----- SUPPLIED MATERIAL

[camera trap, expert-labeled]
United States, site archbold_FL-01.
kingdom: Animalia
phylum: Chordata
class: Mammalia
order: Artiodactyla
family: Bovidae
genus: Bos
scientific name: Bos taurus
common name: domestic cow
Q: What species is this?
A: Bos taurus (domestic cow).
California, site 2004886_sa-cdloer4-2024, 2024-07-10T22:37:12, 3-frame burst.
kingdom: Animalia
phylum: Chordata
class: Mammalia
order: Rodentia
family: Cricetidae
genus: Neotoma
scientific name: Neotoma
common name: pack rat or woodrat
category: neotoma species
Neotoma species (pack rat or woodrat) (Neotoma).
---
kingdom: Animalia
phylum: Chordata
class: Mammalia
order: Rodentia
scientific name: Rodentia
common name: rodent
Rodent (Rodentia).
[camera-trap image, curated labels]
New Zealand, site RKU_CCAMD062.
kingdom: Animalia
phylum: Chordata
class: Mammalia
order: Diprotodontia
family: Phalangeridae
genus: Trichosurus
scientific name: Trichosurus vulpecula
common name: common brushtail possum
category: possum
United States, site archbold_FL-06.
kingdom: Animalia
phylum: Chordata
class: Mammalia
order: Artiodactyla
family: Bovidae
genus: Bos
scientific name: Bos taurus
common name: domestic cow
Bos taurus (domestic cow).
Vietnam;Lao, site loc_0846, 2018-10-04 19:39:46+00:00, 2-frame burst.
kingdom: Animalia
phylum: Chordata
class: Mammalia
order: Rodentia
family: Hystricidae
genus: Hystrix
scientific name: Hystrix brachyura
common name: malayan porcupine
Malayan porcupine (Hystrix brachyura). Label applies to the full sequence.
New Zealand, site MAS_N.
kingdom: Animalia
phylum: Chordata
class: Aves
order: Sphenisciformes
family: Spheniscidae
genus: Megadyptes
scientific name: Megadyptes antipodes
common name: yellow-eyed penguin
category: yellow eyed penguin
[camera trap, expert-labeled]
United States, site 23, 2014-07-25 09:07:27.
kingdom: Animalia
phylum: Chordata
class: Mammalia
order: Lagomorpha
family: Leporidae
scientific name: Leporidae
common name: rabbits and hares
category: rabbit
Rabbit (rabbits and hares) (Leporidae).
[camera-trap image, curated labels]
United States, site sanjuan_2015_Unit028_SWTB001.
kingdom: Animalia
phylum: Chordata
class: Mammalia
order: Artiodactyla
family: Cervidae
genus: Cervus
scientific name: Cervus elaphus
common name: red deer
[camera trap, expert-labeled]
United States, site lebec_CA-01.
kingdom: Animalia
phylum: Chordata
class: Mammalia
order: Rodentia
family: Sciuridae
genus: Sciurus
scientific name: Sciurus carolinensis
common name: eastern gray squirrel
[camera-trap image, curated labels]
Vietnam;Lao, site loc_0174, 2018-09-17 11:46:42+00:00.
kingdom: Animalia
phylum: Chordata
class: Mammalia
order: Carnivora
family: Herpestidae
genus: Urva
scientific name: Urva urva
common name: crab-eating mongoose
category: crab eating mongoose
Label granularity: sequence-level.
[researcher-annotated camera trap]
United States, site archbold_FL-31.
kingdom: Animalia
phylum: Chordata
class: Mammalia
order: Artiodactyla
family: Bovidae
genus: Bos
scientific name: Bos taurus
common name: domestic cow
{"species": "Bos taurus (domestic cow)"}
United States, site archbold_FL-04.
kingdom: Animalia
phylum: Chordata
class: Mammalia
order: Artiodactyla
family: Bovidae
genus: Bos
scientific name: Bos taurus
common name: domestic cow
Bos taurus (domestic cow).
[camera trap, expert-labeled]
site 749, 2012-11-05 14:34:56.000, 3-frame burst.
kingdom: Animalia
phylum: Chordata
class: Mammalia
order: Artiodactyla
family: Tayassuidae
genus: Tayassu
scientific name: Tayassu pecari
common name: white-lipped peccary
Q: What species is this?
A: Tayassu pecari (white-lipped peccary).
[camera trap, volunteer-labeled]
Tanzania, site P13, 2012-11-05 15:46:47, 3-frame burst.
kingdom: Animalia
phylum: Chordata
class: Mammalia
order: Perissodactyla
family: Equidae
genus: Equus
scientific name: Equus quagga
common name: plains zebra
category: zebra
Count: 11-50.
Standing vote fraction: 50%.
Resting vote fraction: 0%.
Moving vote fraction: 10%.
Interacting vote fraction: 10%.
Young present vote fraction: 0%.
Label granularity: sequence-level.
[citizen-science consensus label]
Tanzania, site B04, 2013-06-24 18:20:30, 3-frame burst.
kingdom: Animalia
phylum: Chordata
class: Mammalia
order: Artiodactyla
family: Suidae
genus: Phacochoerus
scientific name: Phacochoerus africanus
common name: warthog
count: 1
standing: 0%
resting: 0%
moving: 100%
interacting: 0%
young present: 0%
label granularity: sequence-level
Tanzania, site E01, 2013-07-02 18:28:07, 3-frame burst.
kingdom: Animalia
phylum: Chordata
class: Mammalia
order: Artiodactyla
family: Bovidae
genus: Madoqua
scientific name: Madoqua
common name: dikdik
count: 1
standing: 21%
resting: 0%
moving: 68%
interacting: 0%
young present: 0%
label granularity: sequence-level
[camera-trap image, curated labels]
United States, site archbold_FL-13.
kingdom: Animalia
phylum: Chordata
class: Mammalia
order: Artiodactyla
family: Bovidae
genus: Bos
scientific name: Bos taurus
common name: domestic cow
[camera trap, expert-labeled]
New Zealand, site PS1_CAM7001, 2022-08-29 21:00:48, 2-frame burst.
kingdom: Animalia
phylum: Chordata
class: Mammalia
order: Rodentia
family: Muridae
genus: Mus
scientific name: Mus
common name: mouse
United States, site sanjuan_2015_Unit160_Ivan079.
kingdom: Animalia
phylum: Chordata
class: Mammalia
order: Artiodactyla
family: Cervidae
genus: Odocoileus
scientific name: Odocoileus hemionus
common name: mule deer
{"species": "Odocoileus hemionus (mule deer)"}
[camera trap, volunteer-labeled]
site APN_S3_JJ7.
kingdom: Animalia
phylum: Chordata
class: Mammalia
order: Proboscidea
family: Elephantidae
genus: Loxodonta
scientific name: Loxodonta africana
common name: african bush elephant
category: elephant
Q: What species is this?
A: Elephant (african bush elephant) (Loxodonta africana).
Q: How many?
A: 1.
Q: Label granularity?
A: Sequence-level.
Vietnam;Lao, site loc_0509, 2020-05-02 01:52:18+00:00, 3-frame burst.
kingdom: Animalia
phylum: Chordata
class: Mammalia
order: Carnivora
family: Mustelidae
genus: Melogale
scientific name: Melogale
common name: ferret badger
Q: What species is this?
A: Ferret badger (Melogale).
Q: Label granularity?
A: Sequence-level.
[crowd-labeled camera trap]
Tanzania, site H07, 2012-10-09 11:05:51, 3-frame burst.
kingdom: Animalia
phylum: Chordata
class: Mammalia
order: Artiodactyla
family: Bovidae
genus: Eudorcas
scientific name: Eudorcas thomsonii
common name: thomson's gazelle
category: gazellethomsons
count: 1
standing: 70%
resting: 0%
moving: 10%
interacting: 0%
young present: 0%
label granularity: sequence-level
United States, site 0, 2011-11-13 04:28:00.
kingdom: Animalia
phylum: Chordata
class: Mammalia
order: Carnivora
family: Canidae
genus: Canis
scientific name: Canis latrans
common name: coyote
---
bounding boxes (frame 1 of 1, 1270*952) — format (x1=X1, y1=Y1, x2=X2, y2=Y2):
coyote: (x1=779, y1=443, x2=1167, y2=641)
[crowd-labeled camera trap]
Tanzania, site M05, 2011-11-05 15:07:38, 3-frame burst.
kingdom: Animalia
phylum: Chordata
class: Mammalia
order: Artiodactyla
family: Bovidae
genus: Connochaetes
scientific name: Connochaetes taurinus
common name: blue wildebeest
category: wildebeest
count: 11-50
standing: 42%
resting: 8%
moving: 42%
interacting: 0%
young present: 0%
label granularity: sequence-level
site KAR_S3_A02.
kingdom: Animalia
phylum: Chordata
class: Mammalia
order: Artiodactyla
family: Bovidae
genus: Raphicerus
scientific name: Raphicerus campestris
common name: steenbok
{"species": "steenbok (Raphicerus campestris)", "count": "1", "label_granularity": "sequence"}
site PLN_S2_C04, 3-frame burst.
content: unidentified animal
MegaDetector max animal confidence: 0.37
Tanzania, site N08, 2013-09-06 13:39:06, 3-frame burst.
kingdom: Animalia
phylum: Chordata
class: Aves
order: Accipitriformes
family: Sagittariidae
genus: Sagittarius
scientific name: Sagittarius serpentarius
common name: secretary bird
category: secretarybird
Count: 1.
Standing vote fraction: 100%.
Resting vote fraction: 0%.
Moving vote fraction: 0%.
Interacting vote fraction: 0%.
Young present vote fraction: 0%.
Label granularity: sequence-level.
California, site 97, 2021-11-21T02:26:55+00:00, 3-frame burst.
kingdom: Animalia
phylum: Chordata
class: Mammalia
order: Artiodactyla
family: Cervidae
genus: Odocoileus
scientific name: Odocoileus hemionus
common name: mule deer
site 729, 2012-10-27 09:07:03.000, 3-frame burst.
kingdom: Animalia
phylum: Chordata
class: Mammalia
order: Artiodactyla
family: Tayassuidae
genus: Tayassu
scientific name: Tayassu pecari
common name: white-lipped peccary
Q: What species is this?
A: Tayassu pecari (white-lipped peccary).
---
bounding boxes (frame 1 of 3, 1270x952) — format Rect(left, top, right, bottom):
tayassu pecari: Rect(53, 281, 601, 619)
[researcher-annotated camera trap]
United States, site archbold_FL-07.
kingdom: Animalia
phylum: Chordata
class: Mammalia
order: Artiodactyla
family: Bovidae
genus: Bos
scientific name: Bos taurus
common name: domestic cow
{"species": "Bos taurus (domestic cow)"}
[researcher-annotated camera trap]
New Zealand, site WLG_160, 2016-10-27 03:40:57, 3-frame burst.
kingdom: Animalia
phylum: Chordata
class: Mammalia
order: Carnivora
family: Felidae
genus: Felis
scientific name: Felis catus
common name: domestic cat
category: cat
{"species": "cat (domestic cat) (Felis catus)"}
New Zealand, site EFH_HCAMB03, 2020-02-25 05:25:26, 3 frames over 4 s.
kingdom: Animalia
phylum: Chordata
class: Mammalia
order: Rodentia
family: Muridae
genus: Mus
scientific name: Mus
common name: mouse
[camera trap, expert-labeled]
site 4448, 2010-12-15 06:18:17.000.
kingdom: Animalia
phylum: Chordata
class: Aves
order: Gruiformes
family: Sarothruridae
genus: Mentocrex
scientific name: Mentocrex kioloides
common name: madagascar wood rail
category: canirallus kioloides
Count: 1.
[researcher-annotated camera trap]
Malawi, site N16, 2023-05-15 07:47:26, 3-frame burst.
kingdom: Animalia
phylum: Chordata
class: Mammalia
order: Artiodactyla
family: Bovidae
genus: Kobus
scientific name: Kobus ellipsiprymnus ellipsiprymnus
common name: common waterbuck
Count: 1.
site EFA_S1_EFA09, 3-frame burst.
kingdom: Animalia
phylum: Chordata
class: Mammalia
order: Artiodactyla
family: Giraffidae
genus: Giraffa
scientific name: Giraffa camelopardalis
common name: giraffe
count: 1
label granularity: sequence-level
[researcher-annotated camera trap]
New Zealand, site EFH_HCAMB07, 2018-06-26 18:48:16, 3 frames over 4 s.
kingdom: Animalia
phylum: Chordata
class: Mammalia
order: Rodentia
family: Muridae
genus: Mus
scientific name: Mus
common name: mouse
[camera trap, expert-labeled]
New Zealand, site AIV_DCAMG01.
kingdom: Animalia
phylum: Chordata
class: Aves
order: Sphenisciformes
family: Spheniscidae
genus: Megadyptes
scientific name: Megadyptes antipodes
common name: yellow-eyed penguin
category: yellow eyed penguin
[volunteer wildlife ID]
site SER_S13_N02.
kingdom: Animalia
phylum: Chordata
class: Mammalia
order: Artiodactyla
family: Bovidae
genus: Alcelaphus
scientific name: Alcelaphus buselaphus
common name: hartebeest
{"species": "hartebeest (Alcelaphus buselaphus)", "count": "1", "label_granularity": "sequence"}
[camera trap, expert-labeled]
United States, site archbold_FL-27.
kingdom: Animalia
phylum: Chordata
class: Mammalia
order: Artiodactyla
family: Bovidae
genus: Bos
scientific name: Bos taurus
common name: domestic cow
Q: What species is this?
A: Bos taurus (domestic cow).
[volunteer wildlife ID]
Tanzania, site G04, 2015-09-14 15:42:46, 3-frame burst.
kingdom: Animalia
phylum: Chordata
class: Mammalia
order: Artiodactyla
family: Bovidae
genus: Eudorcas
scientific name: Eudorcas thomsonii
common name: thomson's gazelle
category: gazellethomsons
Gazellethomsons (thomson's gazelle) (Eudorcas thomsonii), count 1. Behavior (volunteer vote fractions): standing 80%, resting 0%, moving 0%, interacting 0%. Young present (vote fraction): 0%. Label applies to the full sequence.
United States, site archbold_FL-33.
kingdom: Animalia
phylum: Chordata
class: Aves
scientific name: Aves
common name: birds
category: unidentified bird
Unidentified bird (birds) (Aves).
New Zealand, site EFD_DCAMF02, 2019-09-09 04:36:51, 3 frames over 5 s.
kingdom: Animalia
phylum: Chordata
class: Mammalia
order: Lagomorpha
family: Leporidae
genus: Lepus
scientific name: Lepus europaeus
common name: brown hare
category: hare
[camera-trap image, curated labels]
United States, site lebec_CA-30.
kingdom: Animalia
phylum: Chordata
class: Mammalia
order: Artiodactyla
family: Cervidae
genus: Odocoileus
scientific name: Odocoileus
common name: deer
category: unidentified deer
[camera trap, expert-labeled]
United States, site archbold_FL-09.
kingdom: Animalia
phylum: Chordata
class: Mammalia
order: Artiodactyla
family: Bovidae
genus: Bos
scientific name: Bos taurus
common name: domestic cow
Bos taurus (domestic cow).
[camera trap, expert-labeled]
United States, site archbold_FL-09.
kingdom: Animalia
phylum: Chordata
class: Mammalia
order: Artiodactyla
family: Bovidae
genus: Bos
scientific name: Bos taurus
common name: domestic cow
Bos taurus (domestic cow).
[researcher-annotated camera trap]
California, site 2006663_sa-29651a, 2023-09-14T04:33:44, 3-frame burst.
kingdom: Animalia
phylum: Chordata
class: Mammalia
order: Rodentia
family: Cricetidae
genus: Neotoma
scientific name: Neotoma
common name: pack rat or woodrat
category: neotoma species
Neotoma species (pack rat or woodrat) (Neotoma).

----------

_WHAT YOU NEED TO DO_
Looking at the records above, say how many lines hold the string "steenbok". Write nothing but the number.

_TASK ANSWER_
2